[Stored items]
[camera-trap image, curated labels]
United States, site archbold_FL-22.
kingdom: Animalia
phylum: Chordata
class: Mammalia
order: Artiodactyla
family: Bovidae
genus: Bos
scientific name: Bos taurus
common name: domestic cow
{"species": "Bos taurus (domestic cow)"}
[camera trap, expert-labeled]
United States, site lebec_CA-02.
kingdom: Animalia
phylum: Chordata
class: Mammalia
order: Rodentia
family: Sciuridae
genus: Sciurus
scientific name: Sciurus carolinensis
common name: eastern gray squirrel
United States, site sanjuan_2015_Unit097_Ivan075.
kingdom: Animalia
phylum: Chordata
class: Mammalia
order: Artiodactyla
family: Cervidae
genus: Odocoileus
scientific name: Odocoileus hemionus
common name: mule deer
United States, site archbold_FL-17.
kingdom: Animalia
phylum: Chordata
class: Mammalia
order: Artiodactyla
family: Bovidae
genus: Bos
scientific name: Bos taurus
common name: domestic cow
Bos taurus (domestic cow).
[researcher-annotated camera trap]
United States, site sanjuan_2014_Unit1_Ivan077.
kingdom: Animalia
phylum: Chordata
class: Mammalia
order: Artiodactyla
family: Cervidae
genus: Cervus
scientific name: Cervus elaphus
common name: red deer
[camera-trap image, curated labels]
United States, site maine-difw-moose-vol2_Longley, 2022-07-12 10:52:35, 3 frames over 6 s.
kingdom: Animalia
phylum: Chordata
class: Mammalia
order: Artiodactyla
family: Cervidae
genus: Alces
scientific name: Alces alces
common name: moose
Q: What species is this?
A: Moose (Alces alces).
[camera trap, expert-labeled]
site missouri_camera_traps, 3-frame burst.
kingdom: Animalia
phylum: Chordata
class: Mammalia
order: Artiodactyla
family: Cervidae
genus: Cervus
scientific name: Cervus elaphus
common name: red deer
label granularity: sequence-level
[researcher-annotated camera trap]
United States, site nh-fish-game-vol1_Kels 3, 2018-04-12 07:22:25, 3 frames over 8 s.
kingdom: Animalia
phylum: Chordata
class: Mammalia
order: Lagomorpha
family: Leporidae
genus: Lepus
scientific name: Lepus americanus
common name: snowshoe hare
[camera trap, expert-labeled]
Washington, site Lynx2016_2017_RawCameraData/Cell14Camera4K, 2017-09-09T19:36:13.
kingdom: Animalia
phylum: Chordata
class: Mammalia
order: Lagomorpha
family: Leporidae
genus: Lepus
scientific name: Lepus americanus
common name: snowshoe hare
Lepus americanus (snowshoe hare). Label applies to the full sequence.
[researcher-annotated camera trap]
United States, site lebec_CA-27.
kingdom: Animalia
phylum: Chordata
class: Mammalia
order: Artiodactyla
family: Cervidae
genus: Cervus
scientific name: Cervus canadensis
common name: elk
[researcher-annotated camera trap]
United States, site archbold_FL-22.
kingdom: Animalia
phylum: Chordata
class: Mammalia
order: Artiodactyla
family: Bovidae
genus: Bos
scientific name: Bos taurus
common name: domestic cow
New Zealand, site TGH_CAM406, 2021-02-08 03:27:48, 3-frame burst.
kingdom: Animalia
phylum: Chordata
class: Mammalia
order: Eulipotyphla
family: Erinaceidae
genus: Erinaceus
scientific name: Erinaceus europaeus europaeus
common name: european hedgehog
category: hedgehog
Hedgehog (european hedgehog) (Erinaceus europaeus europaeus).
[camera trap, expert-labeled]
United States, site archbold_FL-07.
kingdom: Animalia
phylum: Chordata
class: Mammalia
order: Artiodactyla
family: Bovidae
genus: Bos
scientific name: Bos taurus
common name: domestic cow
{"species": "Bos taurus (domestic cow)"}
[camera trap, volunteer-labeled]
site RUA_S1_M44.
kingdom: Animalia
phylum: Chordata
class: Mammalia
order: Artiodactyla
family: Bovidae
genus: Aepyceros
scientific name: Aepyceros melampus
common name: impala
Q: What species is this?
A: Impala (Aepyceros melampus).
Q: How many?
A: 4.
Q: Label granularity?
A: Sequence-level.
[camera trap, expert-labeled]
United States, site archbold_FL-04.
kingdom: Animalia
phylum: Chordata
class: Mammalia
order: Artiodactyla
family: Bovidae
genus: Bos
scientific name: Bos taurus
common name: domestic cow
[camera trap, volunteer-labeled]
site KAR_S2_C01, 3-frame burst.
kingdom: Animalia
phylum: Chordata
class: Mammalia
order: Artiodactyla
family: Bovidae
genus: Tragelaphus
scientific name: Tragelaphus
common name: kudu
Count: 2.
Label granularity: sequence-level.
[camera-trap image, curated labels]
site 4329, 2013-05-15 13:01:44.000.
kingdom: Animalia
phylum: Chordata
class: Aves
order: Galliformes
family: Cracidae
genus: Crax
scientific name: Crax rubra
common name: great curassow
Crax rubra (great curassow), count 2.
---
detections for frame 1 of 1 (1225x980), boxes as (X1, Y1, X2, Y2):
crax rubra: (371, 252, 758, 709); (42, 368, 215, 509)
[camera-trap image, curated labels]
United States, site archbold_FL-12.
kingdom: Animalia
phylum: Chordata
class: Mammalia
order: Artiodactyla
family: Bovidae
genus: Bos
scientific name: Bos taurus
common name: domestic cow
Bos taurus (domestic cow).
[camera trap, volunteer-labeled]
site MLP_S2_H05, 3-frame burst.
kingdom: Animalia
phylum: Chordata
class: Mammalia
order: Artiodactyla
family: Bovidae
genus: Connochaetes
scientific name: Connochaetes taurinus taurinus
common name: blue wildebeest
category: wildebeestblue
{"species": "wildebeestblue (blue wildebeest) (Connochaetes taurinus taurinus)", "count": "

## [Goal of the exercise]
Output every record exactly as written, with nothing dropped.

## [Problem solution]
[camera-trap image, curated labels]
United States, site archbold_FL-22.
kingdom: Animalia
phylum: Chordata
class: Mammalia
order: Artiodactyla
family: Bovidae
genus: Bos
scientific name: Bos taurus
common name: domestic cow
{"species": "Bos taurus (domestic cow)"}
[camera trap, expert-labeled]
United States, site lebec_CA-02.
kingdom: Animalia
phylum: Chordata
class: Mammalia
order: Rodentia
family: Sciuridae
genus: Sciurus
scientific name: Sciurus carolinensis
common name: eastern gray squirrel
United States, site sanjuan_2015_Unit097_Ivan075.
kingdom: Animalia
phylum: Chordata
class: Mammalia
order: Artiodactyla
family: Cervidae
genus: Odocoileus
scientific name: Odocoileus hemionus
common name: mule deer
United States, site archbold_FL-17.
kingdom: Animalia
phylum: Chordata
class: Mammalia
order: Artiodactyla
family: Bovidae
genus: Bos
scientific name: Bos taurus
common name: domestic cow
Bos taurus (domestic cow).
[researcher-annotated camera trap]
United States, site sanjuan_2014_Unit1_Ivan077.
kingdom: Animalia
phylum: Chordata
class: Mammalia
order: Artiodactyla
family: Cervidae
genus: Cervus
scientific name: Cervus elaphus
common name: red deer
[camera-trap image, curated labels]
United States, site maine-difw-moose-vol2_Longley, 2022-07-12 10:52:35, 3 frames over 6 s.
kingdom: Animalia
phylum: Chordata
class: Mammalia
order: Artiodactyla
family: Cervidae
genus: Alces
scientific name: Alces alces
common name: moose
Q: What species is this?
A: Moose (Alces alces).
[camera trap, expert-labeled]
site missouri_camera_traps, 3-frame burst.
kingdom: Animalia
phylum: Chordata
class: Mammalia
order: Artiodactyla
family: Cervidae
genus: Cervus
scientific name: Cervus elaphus
common name: red deer
label granularity: sequence-level
[researcher-annotated camera trap]
United States, site nh-fish-game-vol1_Kels 3, 2018-04-12 07:22:25, 3 frames over 8 s.
kingdom: Animalia
phylum: Chordata
class: Mammalia
order: Lagomorpha
family: Leporidae
genus: Lepus
scientific name: Lepus americanus
common name: snowshoe hare
[camera trap, expert-labeled]
Washington, site Lynx2016_2017_RawCameraData/Cell14Camera4K, 2017-09-09T19:36:13.
kingdom: Animalia
phylum: Chordata
class: Mammalia
order: Lagomorpha
family: Leporidae
genus: Lepus
scientific name: Lepus americanus
common name: snowshoe hare
Lepus americanus (snowshoe hare). Label applies to the full sequence.
[researcher-annotated camera trap]
United States, site lebec_CA-27.
kingdom: Animalia
phylum: Chordata
class: Mammalia
order: Artiodactyla
family: Cervidae
genus: Cervus
scientific name: Cervus canadensis
common name: elk
[researcher-annotated camera trap]
United States, site archbold_FL-22.
kingdom: Animalia
phylum: Chordata
class: Mammalia
order: Artiodactyla
family: Bovidae
genus: Bos
scientific name: Bos taurus
common name: domestic cow
New Zealand, site TGH_CAM406, 2021-02-08 03:27:48, 3-frame burst.
kingdom: Animalia
phylum: Chordata
class: Mammalia
order: Eulipotyphla
family: Erinaceidae
genus: Erinaceus
scientific name: Erinaceus europaeus europaeus
common name: european hedgehog
category: hedgehog
Hedgehog (european hedgehog) (Erinaceus europaeus europaeus).
[camera trap, expert-labeled]
United States, site archbold_FL-07.
kingdom: Animalia
phylum: Chordata
class: Mammalia
order: Artiodactyla
family: Bovidae
genus: Bos
scientific name: Bos taurus
common name: domestic cow
{"species": "Bos taurus (domestic cow)"}
[camera trap, volunteer-labeled]
site RUA_S1_M44.
kingdom: Animalia
phylum: Chordata
class: Mammalia
order: Artiodactyla
family: Bovidae
genus: Aepyceros
scientific name: Aepyceros melampus
common name: impala
Q: What species is this?
A: Impala (Aepyceros melampus).
Q: How many?
A: 4.
Q: Label granularity?
A: Sequence-level.
[camera trap, expert-labeled]
United States, site archbold_FL-04.
kingdom: Animalia
phylum: Chordata
class: Mammalia
order: Artiodactyla
family: Bovidae
genus: Bos
scientific name: Bos taurus
common name: domestic cow
[camera trap, volunteer-labeled]
site KAR_S2_C01, 3-frame burst.
kingdom: Animalia
phylum: Chordata
class: Mammalia
order: Artiodactyla
family: Bovidae
genus: Tragelaphus
scientific name: Tragelaphus
common name: kudu
Count: 2.
Label granularity: sequence-level.
[camera-trap image, curated labels]
site 4329, 2013-05-15 13:01:44.000.
kingdom: Animalia
phylum: Chordata
class: Aves
order: Galliformes
family: Cracidae
genus: Crax
scientific name: Crax rubra
common name: great curassow
Crax rubra (great curassow), count 2.
---
detections for frame 1 of 1 (1225x980), boxes as (X1, Y1, X2, Y2):
crax rubra: (371, 252, 758, 709); (42, 368, 215, 509)
[camera-trap image, curated labels]
United States, site archbold_FL-12.
kingdom: Animalia
phylum: Chordata
class: Mammalia
order: Artiodactyla
family: Bovidae
genus: Bos
scientific name: Bos taurus
common name: domestic cow
Bos taurus (domestic cow).
[camera trap, volunteer-labeled]
site MLP_S2_H05, 3-frame burst.
kingdom: Animalia
phylum: Chordata
class: Mammalia
order: Artiodactyla
family: Bovidae
genus: Connochaetes
scientific name: Connochaetes taurinus taurinus
common name: blue wildebeest
category: wildebeestblue
{"species": "wildebeestblue (blue wildebeest) (Connochaetes taurinus taurinus)", "count": "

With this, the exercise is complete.